Down below, Malum had also tracked the arrow to its source. Certavus. The legendary warrior, master of every known weapon. Malum raised his hand. His warriors stopped their combat instantly. Not out of discipline; out of shock. It was an order of retreat, something the fighters had never seen. Malum backed away from Tarix, never taking his eyes off of the commander.
“Good luck,” he whispered. He turned and fled into the trees, his army following suit. Tarix gingerly tested his arm. The pain had come, but it was bearable; leaving the arrow in was the annoying part, but removing it would do more harm than good. The looming threat of the Ice Tribe unit was also a problem.

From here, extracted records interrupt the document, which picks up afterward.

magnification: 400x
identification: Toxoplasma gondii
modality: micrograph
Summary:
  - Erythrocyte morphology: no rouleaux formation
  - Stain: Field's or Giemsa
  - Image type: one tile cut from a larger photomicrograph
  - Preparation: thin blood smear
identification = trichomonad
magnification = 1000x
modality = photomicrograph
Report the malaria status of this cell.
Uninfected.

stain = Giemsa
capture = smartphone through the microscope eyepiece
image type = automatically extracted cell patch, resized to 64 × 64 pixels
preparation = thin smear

One of his soldiers ran up. “Commander Tarix, what do we do? The Fire Tribe unit is gone, but so are the Jungle Tribe members. Should we keep going?” Tarix looked up again. Certavus and his unit were gone. Would they stay gone?
“No…” Tarix said. “No, we don’t have enough power. Without Vastus and his squad, we couldn’t succeed. We need to retreat. Pass the order; we’re leaving. Go.”

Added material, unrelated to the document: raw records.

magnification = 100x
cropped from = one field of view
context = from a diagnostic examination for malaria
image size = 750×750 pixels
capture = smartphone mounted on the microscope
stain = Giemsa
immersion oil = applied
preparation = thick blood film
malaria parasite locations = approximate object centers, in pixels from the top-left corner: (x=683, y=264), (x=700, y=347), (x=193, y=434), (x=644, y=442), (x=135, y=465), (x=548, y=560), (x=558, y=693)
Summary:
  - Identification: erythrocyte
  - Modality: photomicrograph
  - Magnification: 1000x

The soldier ran off to spread the word. The Water Tribe began filtering out, and eventually vacated the area.
As he later found out, Vastus had already planned to escape. He had reasoned that the tunnels were too risky of a plan to work, and outlined their retreat ahead of time, and at the right moment, they abandoned their Water allies. Tarix was officially rebuked for his failure to succeed in the mission, but it did no lasting damage to his career. He couldn’t even be sure the tunnels really existed. No other intelligence report gathered had indicated the presence of them. The Agori they released could have simply lied. Not that it really mattered. Their world shattered several weeks later, and such matters seemed trivial. Had the tunnels actually existed, they would have collapsed during the disaster. Tarix and Certavus, along with several others, willingly put aside their differences and created a new social construct, to avoid any more fighting. The avarice of the Element Lords had literally ripped their planet apart, but they could rebuild. They had to. They would.